Es gilt dabei das Abschmelzmodell. Das heißt, je länger die Schenkung zurückliegt, desto weniger wird der Wert der Schenkung fiktiv dem Nachlasswert hinzugerechnet. Im Jahr vor dem Erbfall werden 100% der Schenkung berücksichtigt, bis zu zwei Jahren vor dem Erbfall 90%, bis zu drei Jahren 80% usw. Liegen zwischen der Schenkung und dem Erbfall 9 bis 10 Jahre, sind nur noch 10 % dem Nachlass hinzuzurechnen.

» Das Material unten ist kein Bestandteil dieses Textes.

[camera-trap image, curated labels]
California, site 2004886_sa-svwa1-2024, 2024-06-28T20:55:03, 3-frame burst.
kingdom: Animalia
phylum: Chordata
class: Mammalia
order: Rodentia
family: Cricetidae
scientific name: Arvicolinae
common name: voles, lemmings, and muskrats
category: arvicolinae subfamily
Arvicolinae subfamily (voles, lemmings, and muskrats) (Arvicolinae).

Den Pflichtteilsergänzungsanspruch nach § 2325 BGB können nur die pflichtteilsberechtigten Angehörigen des Erblassers geltend machen, also der Ehepartner/Lebenspartner, die Kinder und deren Abkömmlinge oder, wenn es keine Abkömmlinge gibt, die Eltern des Erblassers.
Außerdem müssen die Pflichtteilsberechtigten grundsätzlich durch letztwillige Verfügung enterbt worden sein.
Wurde ein Pflichtteilsberechtigter nicht enterbt, steht ihm aber der Zusatzpflichtteil zu, so kann er auch den Ergänzungspflichtteil geltend machen (§ 2326 BGB).